The summer rolls on. While the south enjoys hot temperatures, it’s been more moderate here. Very much the regular sunshine and showers of my youth. Hard to believe it’s 50 years since the record breaking summer of ‘76. It was so hot. The roads melted and I remember we’d roll pieces of tarmac into balls and throw them at each other. Though we’re much further north here so it was much less dramatic history suggests. That’s how I like it. Anything above 25 ot the mid 70s and I get incapacitated by the heat which is ironic since we spent so much time in Las Vegas and California. But then we did get heatstroke in Vegas in a classic mad dog and Englishmen sort of way as we went walking in the 120 degree heatwave which put the 80 degree heat of the summer of ‘76 in perspective. The thing is, from my British perspective, being hot means sweating but in 120 degrees all your sweat evaporates so counterintuitively you don’t have one of the usual markers for being hot.
No one else was stupid enough to be out in it or were beside the pool, we just thought we’d power through it until we got lightheaded and couldn’t feel our feet on the ground. It was spacey like being stoned but not pleasurable. On that trip we were in a Harley Davidson restaurant when Obama was declared President and it was totally ignored. This major event happened and you’d never have known. That seemed really odd to us at the time. But perhaps less so now.
Anyway the decent weather has meant Dawn can get on painting the studio inside and out. A big task considering its size. The wild flower grass rectangles at the front are coming on and we’ve started eating kale already, courgettes will be next. Very much just busking it just now, long term we’ll plant trees and shrubs, so everything is a bit temporary but it's all starting to take shape slowly.

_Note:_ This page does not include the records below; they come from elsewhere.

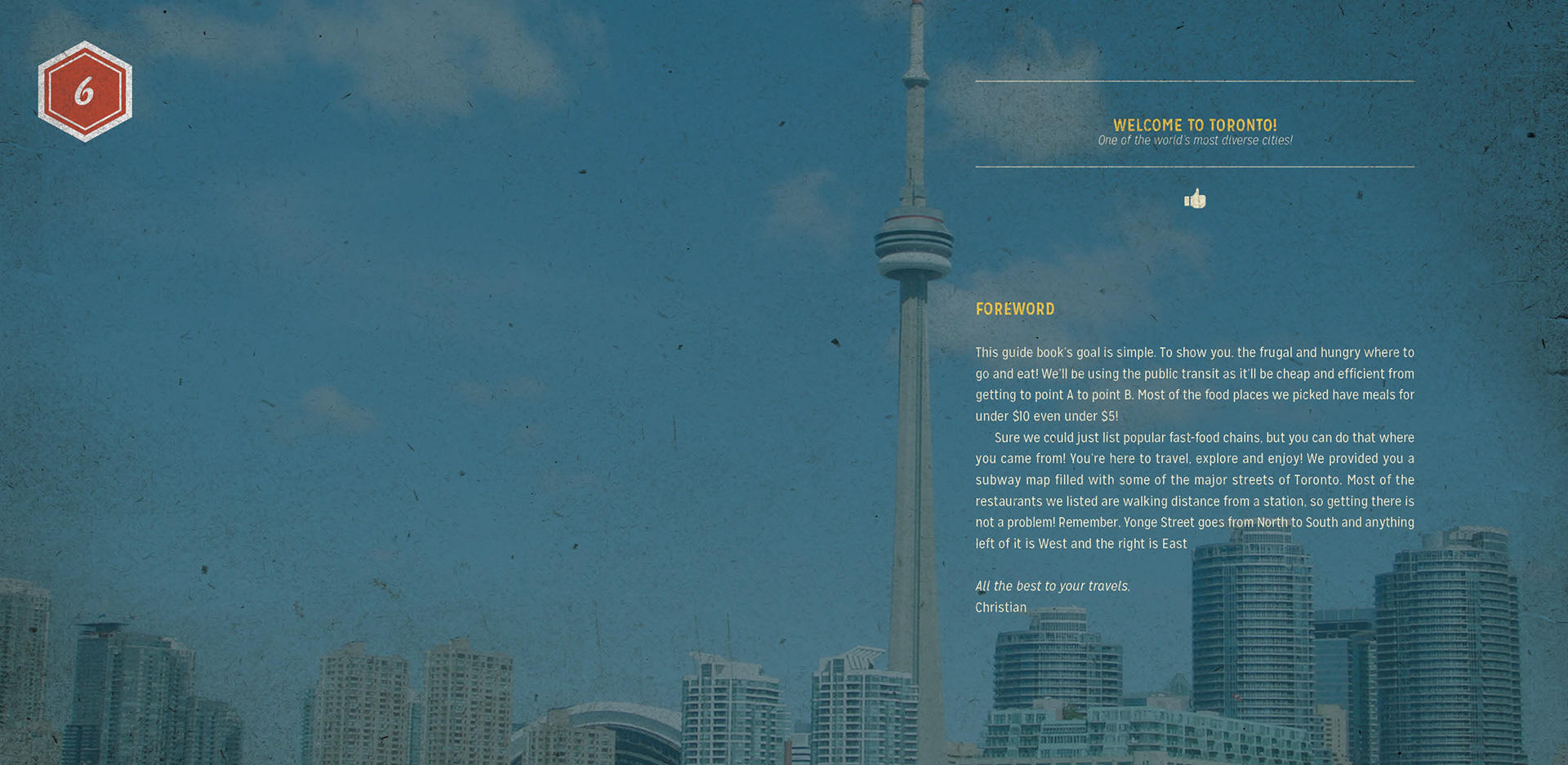 6

WELCOME TO TORONTO!
One of the world's most diverse cities!

FOREWORD

This guide book's goal is simple. To show you, the frugal and hungry where to go and eat! We'll be using the public transit as it'll be cheap and efficient from getting to point A to point B. Most of the food places we picked have meals for under $10 even under $5!

Sure we could just list popular fast-food chains, but you can do that where you came from! You're here to travel, explore and enjoy! We provided you a subway map filled with some of the major streets of Toronto. Most of the restaurants we listed are walking distance from a station, so getting there is not a problem! Remember, Yonge Street goes from North to South and anything left of it is West and the right is East

All the best to your travels,
Christian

Kids broke up for the summer here on Thursday. That last day before the summer holidays stands out in my memory because it was such a unique day and the six week holidays spread out in front of you. It seemed so long and so full of potential.You could wear normal clothes and that seemed so transgressional somehow.
And you could bring games in though I never did largely because I didn’t have any that could be played by a group being a solitary sort of kid. My fun largely revolved around researching and buying albums and playing Subbuteo cricket and ‘Owzat. I completed a whole Championship three summers in a row with that alone. Just two dice one with a 1-6 on and another with potential dismissals on. Simple but effective at gripping an imaginative teenager. I used to create score cards and assiduously fill them in, playing every day of the summer. I suppose it was our generation's equal of computer games. I was all about creating alternate realities where I was God, as kids for whom actual reality is sub optimal tend to do.
Nothing like that is planned this summer but I promise we’ll get a raft of new designs done in the near future.